Problem 1: In the passage on reaching the neurodivergent audience, to which month was the revived adults-only event moved?
Problem 2: Extend the passage on reaching the neurodivergent audience by writing what comes next after its final sentence.
(Extract to read begins)
Here's what does: Ask me a specific problem. Ask me how you'd make more money, build deeper community trust, or reach an audience you've been missing. Ask me to look at your data and tell you what I see.
Watch what happens.
The Audience You're Missing
There's a business case hiding in plain sight here, too.
The neurodivergent community is large, loyal, undercapitalized by most institutions, and tired of being an afterthought. Employment rates for neurodivergent workers have increased over time but remain significantly below the general population — and that gap represents not just a talent pipeline problem, but an audience engagement problem for mission-driven organizations.
Think about what happened when institutions leaned into LGBTQIA+ inclusion — authentically, not performatively. They didn't just do good. They accessed a community that shows up, spends money, tells their friends, and evangelizes the organizations that see them. I saw this firsthand when I helped resurrect a failing adults-only event at my institution by doing something simple: asking the people closest to the community to lead it. We intentionally engaged LGBTQIA+ staff and allies in the design, moved the event to July — because that community is exhausted by the end of Pride month and hungry for something that feels like it's actually for them, not just marketed at them — and in the process, re-engaged staff who had previously reported feeling invisible. The event came back to life. So did they.
The neurodivergent community works the same way. Nearly everyone either identifies or loves someone who does. The potential for authentic engagement — in revenue, attendance, advocacy, and grant funding — is enormous. And most organizations are leaving it entirely on the table.
(Extract to read ends)
(Record extracts begins)
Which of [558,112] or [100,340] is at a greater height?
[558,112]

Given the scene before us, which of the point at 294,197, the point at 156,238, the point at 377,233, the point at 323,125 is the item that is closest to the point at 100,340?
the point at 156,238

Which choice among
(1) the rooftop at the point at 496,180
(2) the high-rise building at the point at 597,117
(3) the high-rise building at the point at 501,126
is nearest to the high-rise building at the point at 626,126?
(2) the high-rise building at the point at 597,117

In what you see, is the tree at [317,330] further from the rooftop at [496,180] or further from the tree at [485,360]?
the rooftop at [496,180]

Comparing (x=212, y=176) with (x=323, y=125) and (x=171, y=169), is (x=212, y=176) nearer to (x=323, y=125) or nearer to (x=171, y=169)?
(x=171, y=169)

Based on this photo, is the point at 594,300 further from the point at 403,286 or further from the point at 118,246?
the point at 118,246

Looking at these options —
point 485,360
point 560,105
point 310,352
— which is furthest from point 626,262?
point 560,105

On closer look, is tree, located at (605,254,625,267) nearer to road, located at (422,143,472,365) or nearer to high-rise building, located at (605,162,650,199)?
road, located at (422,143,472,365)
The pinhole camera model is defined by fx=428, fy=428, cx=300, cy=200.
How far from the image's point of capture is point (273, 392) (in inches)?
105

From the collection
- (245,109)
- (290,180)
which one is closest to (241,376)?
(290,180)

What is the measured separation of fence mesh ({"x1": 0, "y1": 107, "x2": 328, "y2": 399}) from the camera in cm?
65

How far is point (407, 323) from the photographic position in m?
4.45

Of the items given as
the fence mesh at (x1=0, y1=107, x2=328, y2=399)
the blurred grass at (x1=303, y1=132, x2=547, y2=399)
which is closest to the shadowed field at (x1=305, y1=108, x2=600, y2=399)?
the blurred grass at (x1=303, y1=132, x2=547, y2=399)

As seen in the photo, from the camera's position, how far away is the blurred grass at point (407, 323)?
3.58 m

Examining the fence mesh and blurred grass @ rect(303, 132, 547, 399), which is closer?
(Record extracts ends)
Final answer 1: July.

Final answer 2:
Your neurodivergent employees already see this opportunity. They're probably not being asked.
What You Actually Get
When you hire someone like me — and figure out how to let them work the way they actually work — you're not just doing the right thing. You're getting:
A pattern recognizer who sees what the room missed
A systems thinker who understands how community engagement translates to multiple bottom lines simultaneously
An empathetic leader who makes people feel seen — which is, it turns out, one of the highest-value things a human being can do in a mission-driven organization
Someone who will not burn out quietly and become a liability; someone who has learned, often the hard way, how to sustain themselves
Research increasingly underscores the unique competencies neurodivergent individuals bring to the workplace: enhanced pattern recognition, attention to detail, and innovative problem-solving — and yet, stigma remains a major barrier to gainful employment, even as employers and employees alike recognize the positive qualities neurodivergent people bring to work.
That's the gap. You know the value is there. The system keeps filtering it out.
The System Is Broken
I want to be clear: I'm not asking for your sympathy. I am truly thriving in every area of my life. I'm asking for your attention — because this is costing you.
Companies like SAP, Microsoft, and EY have become exemplars, demonstrating how neurodiversity hiring can benefit both employees and employers — not through charity, but through deliberately designing processes that let neurodivergent talent show what they can actually do.
That's the ask. Not a special program. Not a checkbox. A different set of questions.
Stop asking me to summarize myself in 45 minutes. Start asking me to solve something real.
I will make you more money, build deeper community trust, and serve as a role model for every other neurodivergent person on your team who has been quietly doing the same work while waiting for someone to notice.
The system that's filtering me out is the same system that built the problems you're trying to solve.
Maybe it's time to ask different questions.